**Exercise directions:** Convert every line of the listing below into a JSON list of strings, one string per line, omitting blank lines and the pictures.

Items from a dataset
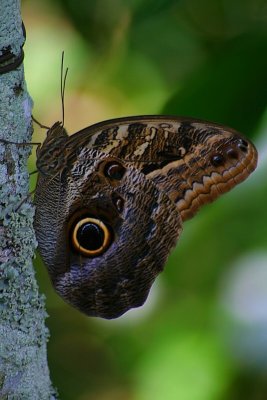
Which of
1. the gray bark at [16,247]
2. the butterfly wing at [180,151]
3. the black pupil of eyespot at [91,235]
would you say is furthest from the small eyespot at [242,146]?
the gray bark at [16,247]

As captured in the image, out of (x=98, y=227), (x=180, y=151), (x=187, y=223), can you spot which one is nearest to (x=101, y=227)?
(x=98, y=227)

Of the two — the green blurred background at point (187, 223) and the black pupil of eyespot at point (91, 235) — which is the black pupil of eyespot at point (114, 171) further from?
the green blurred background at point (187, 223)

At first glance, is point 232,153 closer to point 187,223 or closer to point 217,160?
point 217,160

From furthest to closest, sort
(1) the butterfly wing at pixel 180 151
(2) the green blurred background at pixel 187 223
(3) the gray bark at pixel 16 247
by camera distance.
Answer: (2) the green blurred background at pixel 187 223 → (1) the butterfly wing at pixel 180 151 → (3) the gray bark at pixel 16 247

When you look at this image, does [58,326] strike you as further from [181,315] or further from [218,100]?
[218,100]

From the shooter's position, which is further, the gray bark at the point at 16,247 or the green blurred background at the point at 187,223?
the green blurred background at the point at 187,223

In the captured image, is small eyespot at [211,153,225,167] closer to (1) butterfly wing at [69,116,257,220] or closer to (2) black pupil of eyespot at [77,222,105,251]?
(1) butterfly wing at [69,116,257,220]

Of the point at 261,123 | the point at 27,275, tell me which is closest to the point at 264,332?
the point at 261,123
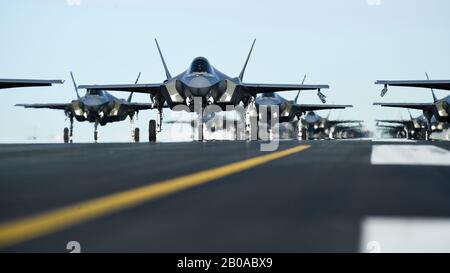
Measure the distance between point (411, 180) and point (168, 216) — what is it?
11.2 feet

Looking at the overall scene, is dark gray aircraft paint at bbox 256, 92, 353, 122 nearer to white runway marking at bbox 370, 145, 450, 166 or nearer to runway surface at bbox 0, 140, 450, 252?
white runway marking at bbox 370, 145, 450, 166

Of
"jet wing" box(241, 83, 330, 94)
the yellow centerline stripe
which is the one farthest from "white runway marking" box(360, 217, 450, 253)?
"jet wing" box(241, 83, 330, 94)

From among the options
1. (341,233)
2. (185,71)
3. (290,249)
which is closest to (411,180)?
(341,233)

**Answer for the task:**
[
  "Which of",
  "1. the gray bark at [16,247]",
  "2. the butterfly wing at [180,151]",
  "3. the black pupil of eyespot at [91,235]",
  "would you say is furthest from the small eyespot at [242,146]?",
  "the gray bark at [16,247]",
  "As captured in the image, out of (x=98, y=227), (x=180, y=151), (x=187, y=223), can you spot which one is nearest to (x=101, y=227)?",
  "(x=98, y=227)",
  "Of the two — the green blurred background at point (187, 223) and the black pupil of eyespot at point (91, 235) — which is the black pupil of eyespot at point (114, 171) further from?",
  "the green blurred background at point (187, 223)",
  "At first glance, is point 232,153 closer to point 187,223 or closer to point 217,160?",
  "point 217,160",
  "From furthest to closest, sort",
  "(1) the butterfly wing at pixel 180 151",
  "(2) the green blurred background at pixel 187 223",
  "(3) the gray bark at pixel 16 247",
  "by camera distance.",
  "Answer: (2) the green blurred background at pixel 187 223 → (1) the butterfly wing at pixel 180 151 → (3) the gray bark at pixel 16 247",
  "When you look at this image, does [58,326] strike you as further from [181,315] or further from [218,100]?",
  "[218,100]",
  "From the shooter's position, which is further, the gray bark at the point at 16,247 or the green blurred background at the point at 187,223?",
  "the green blurred background at the point at 187,223",
  "In the captured image, is small eyespot at [211,153,225,167] closer to (1) butterfly wing at [69,116,257,220] or closer to (2) black pupil of eyespot at [77,222,105,251]?",
  "(1) butterfly wing at [69,116,257,220]",
  "Of the point at 261,123 | the point at 27,275, tell me which is closest to the point at 264,332?",
  "the point at 261,123",
  "Measure the distance between point (411, 180) and point (168, 216) — what is it?",
  "11.2 feet",
  "Looking at the overall scene, is dark gray aircraft paint at bbox 256, 92, 353, 122 nearer to white runway marking at bbox 370, 145, 450, 166 or nearer to runway surface at bbox 0, 140, 450, 252?",
  "white runway marking at bbox 370, 145, 450, 166",
  "Of",
  "\"jet wing\" box(241, 83, 330, 94)",
  "the yellow centerline stripe",
  "which is the one farthest from \"white runway marking\" box(360, 217, 450, 253)?",
  "\"jet wing\" box(241, 83, 330, 94)",
  "From among the options",
  "1. (341,233)",
  "2. (185,71)",
  "3. (290,249)",
  "which is closest to (411,180)?",
  "(341,233)"
]